Assignment A -> In the protein domain analysis text, rewrite the part that opens with the words "### Current Status" and closes with "outputs (JSON, TSV)", putting "workflow" in place of "pipeline".
Assignment B -> Extend the protein domain analysis text, starting right after its final line.

------ Text passage

1. **Domain Detection**: Uses `hmmsearch` against Pfam-A.hmm to identify conserved domains
2. **SEED Extraction**: Pulls the corresponding Pfam SEED alignment for each hit
3. **HMM Building**: Creates a per-family HMM from the SEED using `hmmbuild`
4. **Sequence Alignment**: Aligns the query protein to the domain HMM using `hmmalign`
5. **Conservation Scoring**: Computes JSD and entropy scores for each position
6. **Visualization**: Generates domain maps and alignment panels

### Current Status

**What works:**
- Complete domain detection and alignment pipeline
- Publication-quality visualizations
- Structured data outputs (JSON, TSV)
- Robust HMMER integration with logging

**Known limitations:**
- Conservation scoring currently uses query-only alignment (JSD/entropy are placeholders)

------------
------ Provided records

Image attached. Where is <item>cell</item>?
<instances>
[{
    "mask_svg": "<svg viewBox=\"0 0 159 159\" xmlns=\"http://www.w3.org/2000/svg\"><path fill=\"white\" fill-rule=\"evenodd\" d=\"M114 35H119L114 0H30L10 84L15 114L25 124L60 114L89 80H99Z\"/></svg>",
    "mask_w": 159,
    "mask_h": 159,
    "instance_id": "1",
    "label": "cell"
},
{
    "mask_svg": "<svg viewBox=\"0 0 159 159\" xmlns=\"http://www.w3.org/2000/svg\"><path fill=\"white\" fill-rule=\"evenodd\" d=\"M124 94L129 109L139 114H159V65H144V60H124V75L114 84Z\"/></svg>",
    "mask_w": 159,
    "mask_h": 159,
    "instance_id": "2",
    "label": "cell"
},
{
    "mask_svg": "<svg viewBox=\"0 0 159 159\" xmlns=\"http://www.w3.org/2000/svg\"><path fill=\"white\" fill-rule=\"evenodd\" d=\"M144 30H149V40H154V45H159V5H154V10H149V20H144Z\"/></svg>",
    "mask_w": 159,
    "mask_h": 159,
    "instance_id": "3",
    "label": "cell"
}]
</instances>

------------

Result A ->
### Current Status

**What works:**
- Complete domain detection and alignment workflow
- Publication-quality visualizations
- Structured data outputs (JSON, TSV)

Result B ->
- Remote CDD mode is not yet implemented
- Conservation thresholds are relative (top X%) rather than absolute

**Next steps planned:**
- Integrate Pfam SEED sequences for real conservation scoring
- Add absolute conservation thresholds
- Implement remote CDD mode

## Example Output (7)

For the included ICAM1 example (P05362), ConSite identifies:
- **PF03921** (positions 25-115): Ig-like domain
- **PF21146** (positions 219-308): Ig-like domain

The tool produces clean visualizations showing domain boundaries and conserved sites as hollow red circles.

### Expected Results

After running the demo, you should see:
- A `results/P05362/` folder containing all outputs
- Two domain panels: `1_PF03921_panel.png` and `2_PF21146_panel.png`
- A full sequence map: `domain_map.png`
- Structured data: `hits.json` and `scores.tsv`

## Troubleshooting (8)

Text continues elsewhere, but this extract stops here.